I had also noted that ABS/YAW sensor acted up while above RST hassle was going on ,--- which has not been resolved since. In checking more, I found that a service tech had attached a battery charger to the SL600 of the old uncontrolled type and that it "boiled out" the acid in the battery. This was not disclosed openly in past . As an EE, I know that can only happen at 15V or more,so battery was grossly overcharged.One poster on another board noted that the YAW sensor and RST controller are the ones that take a hit on overvoltage or incorrect jumping. So a lot of the problems we may be seeing on the RST controller are due to incompetently charging the battery after it goes dead overwinter? I think this is very possible. Volts should ideally NEVER go over 14.

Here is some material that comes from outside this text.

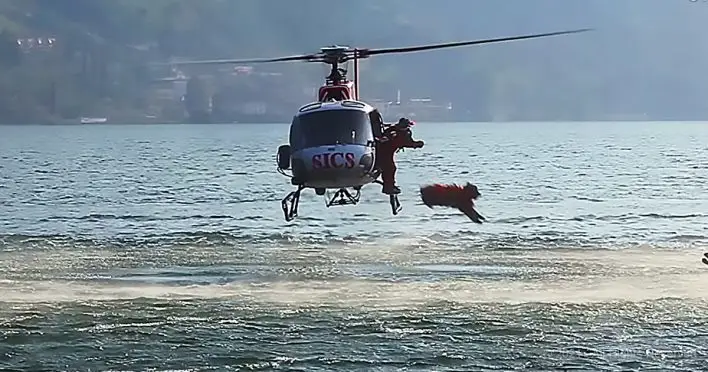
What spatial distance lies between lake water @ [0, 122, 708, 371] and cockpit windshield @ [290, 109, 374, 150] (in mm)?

So bought a new (used) Yaw sensor on ebay and sending 3126 style RST control to BBA next week.

Motorola at one time sold a 50A 'load dump" zener for cars to clamp the max voltage or spikes for any reason....such a device might protect us from this huge hassle.
In every case , 6-7 times the top was not disturbed after being parked in fall, working fine,yet problems in spring,--I am starting to see why,,maybe. If undamaged, cycling the windows and disconnecting battery brings it back, but if overvolted it is toast. Also read a post that trunk must be closed when cycling windows? Is trunk lid or luggage cover sensed in this context?